→ **What to work on**:
• A. In the text on losing credit during the pandemic, what is the letter explaining why credit was refused commonly called?
• B. Transcribe the part of the credit-loss text starting with "As the economy" and going on through "in this situation?".

As the economy continues to struggle through the pandemic, many consumers are experiencing credit loss. Either their current creditors are deciding to discontinue the relationship or lower the line of credit, or people seeking to obtain new credit are being turned away. Often times the consumer is frustrated as they believe their credit file or credit scores don’t warrant such action. What rights do we have in this situation?
Having credit is not a right that we have. There is no guarantee. Most lenders are private banks, and aside from the few regulations they have on lending decisions, they largely have the freedom to decide to whom they lend money and on what terms. The one primary mandate banks must adhere to is that they cannot discriminate in their lending policies on the basis of race, age, religion, national origin, or gender classification. Those five areas have always been protected since the Civil Rights Act of 1964, and those rights extend to lending. Therefore, so that creditors are demonstrating that their reasons for refusing credit are not discriminatory, the lender must send written notification to the consumer explaining the reasons for denial. This letter is commonly referred to as an “adverse action” notice.

→ **Source material**:
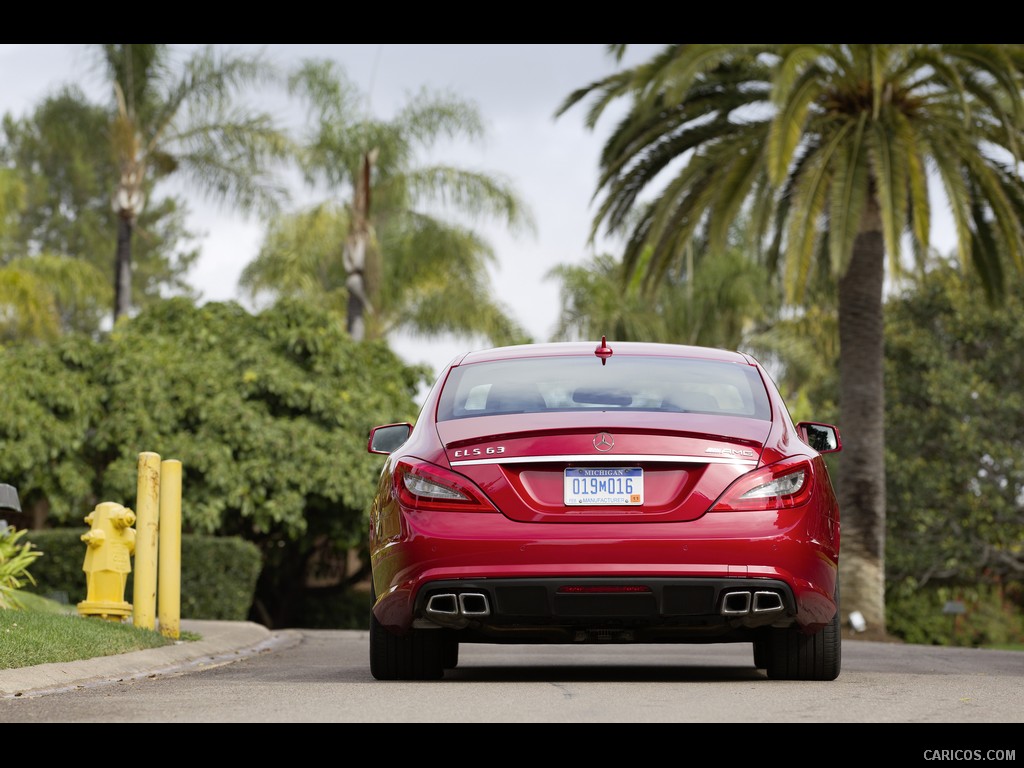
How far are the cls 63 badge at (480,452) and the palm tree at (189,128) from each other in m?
25.0

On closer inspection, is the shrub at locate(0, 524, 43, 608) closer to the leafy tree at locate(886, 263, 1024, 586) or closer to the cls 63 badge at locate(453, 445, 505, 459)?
the cls 63 badge at locate(453, 445, 505, 459)

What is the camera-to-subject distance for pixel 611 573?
679 centimetres

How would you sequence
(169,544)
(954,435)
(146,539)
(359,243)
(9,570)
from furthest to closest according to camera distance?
(359,243) → (954,435) → (9,570) → (169,544) → (146,539)

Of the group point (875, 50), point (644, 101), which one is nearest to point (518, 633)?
point (875, 50)

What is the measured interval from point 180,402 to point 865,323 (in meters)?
10.1

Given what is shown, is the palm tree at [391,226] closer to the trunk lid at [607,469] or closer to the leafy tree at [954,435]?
the leafy tree at [954,435]

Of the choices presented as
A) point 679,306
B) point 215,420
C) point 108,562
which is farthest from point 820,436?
point 679,306

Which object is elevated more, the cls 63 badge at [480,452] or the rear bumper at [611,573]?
the cls 63 badge at [480,452]

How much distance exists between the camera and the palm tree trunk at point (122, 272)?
29844 mm

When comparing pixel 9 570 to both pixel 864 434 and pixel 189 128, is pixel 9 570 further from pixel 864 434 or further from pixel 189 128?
pixel 189 128

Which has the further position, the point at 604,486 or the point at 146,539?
the point at 146,539

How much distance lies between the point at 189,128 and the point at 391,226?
17.1ft

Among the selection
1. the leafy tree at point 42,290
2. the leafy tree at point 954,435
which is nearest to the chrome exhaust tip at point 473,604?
the leafy tree at point 42,290
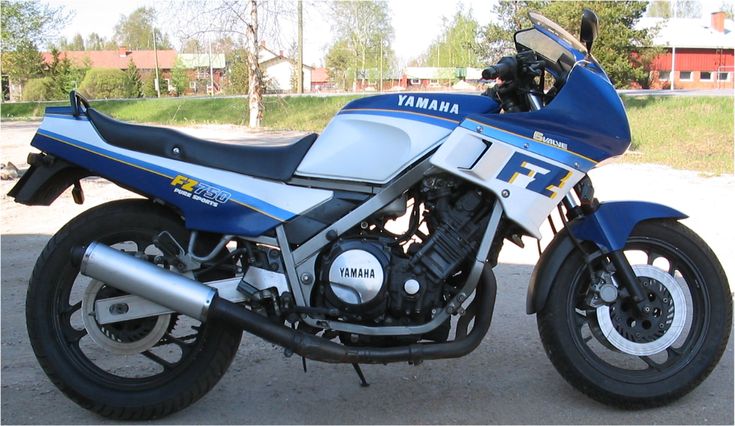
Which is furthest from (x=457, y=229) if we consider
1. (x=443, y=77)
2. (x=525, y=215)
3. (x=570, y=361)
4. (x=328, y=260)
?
(x=443, y=77)

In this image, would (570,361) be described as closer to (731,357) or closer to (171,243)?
(731,357)

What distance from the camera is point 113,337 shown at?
11.3ft

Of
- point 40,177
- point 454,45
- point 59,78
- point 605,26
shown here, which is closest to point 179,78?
point 59,78

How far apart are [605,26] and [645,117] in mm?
3864

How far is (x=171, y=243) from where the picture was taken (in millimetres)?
3396

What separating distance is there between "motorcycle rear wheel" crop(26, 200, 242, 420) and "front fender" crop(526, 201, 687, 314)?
4.75ft

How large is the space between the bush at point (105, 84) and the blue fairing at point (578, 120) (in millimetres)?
45713

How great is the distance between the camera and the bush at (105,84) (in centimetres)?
4559

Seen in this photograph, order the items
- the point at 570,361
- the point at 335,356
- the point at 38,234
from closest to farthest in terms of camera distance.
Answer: the point at 335,356
the point at 570,361
the point at 38,234

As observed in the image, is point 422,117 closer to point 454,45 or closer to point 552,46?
point 552,46

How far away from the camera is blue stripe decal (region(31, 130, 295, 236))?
11.0ft

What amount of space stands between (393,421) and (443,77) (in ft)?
127

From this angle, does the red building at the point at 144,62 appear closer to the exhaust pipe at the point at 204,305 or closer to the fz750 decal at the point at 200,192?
the fz750 decal at the point at 200,192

→ **Solutions in order**:
• A. An "adverse action" notice.

• B.
As the economy continues to struggle through the pandemic, many consumers are experiencing credit loss. Either their current creditors are deciding to discontinue the relationship or lower the line of credit, or people seeking to obtain new credit are being turned away. Often times the consumer is frustrated as they believe their credit file or credit scores don’t warrant such action. What rights do we have in this situation?